START Given passage

Navigating Change - A Book Review
-- a university of arizona course on methods and approaches for studying the future

The subtitle to the book is "How CEOs, Top Teams, and Boards Steer Transformation", edited by Donald C. Hambrick, David A. Nadler, and Michael Tushman. It is from Harvard Business School Press, 1998, 414 pages. This is part of a series of books on The Management of Innovation and Change. This is a book about organizational transformation.

They set the state of change by saying there are three important forces: 1) emergence of global competition, 2) new technology, and 3) public policy. They add that these and other forces are redefining markets, trade relationships and the basis of competition. They note the roles of CEO's fall into three broad categories: 1) envisioning, 2) energizing, and 3) enabling. They call attention to the omission of "charisma", noting it has little to do with long term success in complex organizational change. The authors paraphrase and amplify on a Peter Drucker statement "the first job of leaders it to define reality and the last it to say thank you", to define 7 steps.

END Given passage
START Data shown

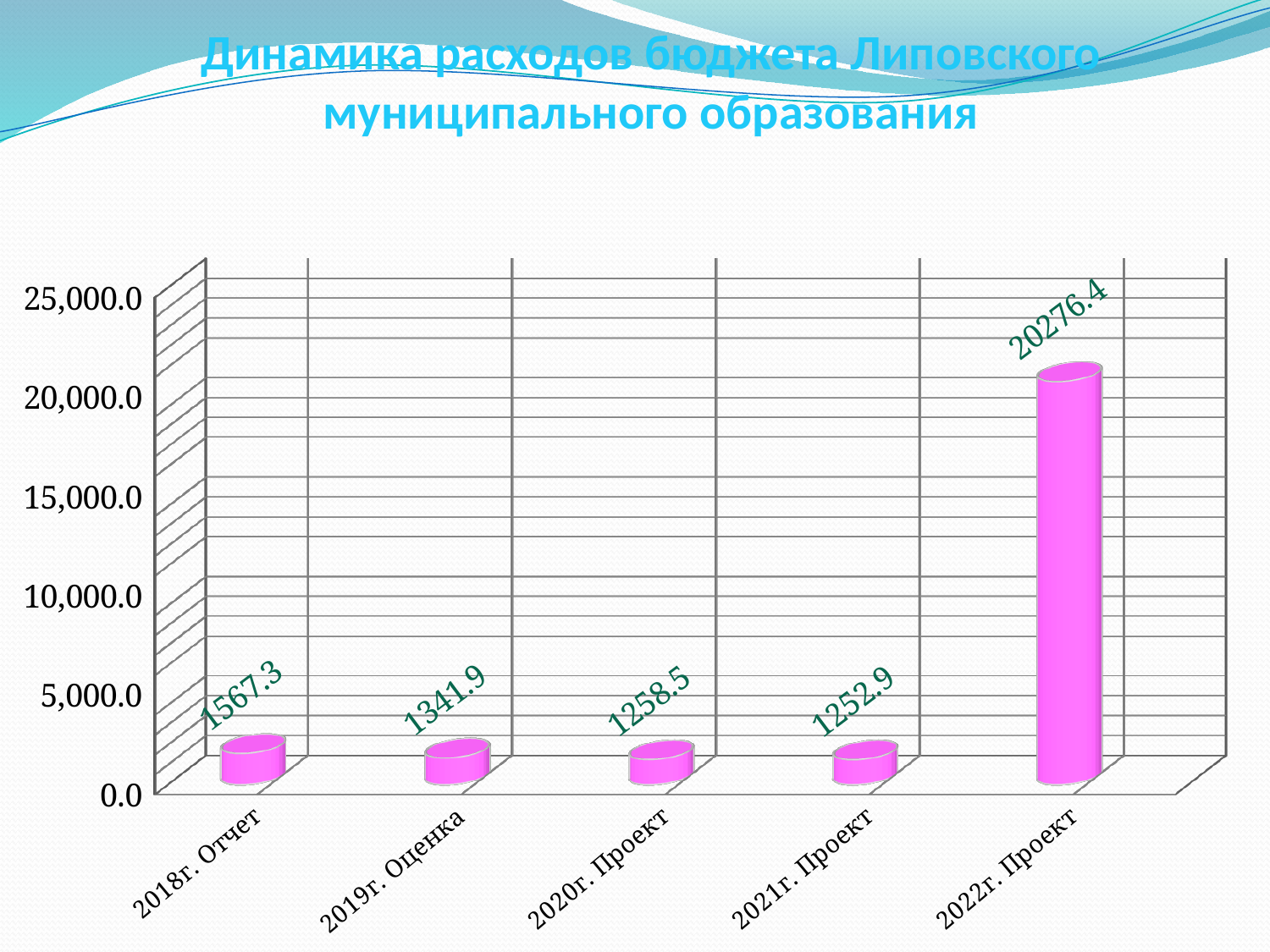
What is the value for 2022г. Проект? 20276.4 Which category has the highest value? 2022г. Проект What is the difference between the values for 2018г. Отчет and 2019г. Оценка? 225.4 What is the value for 2021г. Проект? 1252.9 Which is larger, the value for 2020г. Проект or the value for 2021г. Проект? 2020г. Проект Is the value for 2022г. Проект greater or less than 20,000.0? greater What is the value for 2018г. Отчет? 1567.3 What kind of chart is shown on the slide? Bar chart What is the difference between the values for 2022г. Проект and 2020г. Проект? 19017.9 How many categories are shown on the x axis? 5 Which category has the lowest value? 2021г. Проект What is the value for 2019г. Оценка? 1341.9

END Data shown

Complete the following:
a) In the book review of Navigating Change, why do the authors leave "charisma" out of the CEO roles? Answer in one to three sentences.
b) Extend the book review of Navigating Change, picking up after its final sentence.

Results in order:
a) They leave it out because it has little to do with long-term success in complex organizational change.

b)
Druker's Comments Paraphrased Define Reality
1. Enshrine the institutional values
2. Articulate a vision
3. Set the strategic path to that vision
4. Demand performance
5. Empower the people (and get out of their way)
6. Say thank you.
 
The authors define lessons of transformational leadership:
1. Self managed senior teams don't work
2. Remotely located teams work less well than teams in physical proximity
3. Laissez-faire or consensus leadership doesn't work
4. Ill-defined team objectives, processes, and rewards hamper performance
 
How Boards of Directors could monitor change (and performance):
1. Agree with management on a strategic plan for one year and for longer (e.g., 3-5 years).
2. Review the annual plan relative to execution and results at each board meeting
3. Annually review the annual and longer term plans to see if actual strategy is consistent with the plans
4. Part of the CEO's annual performance evaluation relates to the strategic planning evaluations
5. Based on all of these periodic assessments, revise the plan if appropriate
 
Ten Lessons learned for making "discontinuous change"
1. Do not expect people to embrace easily the need for change
2. Sometimes it is better to experiment than to plan
3. Pay close attention to the timing of change
4. When the need to remove people becomes clear, do not put off the inevitable
5. You cannot succeed without a senior team that thinks and acts as a team
6. Enlist  your board of directors as active partners in change
7. Give coherence to the change process by clearly articulating a central mission and consistent set of themes
8. Even though the content of change may be radical, the building process has to be methodical.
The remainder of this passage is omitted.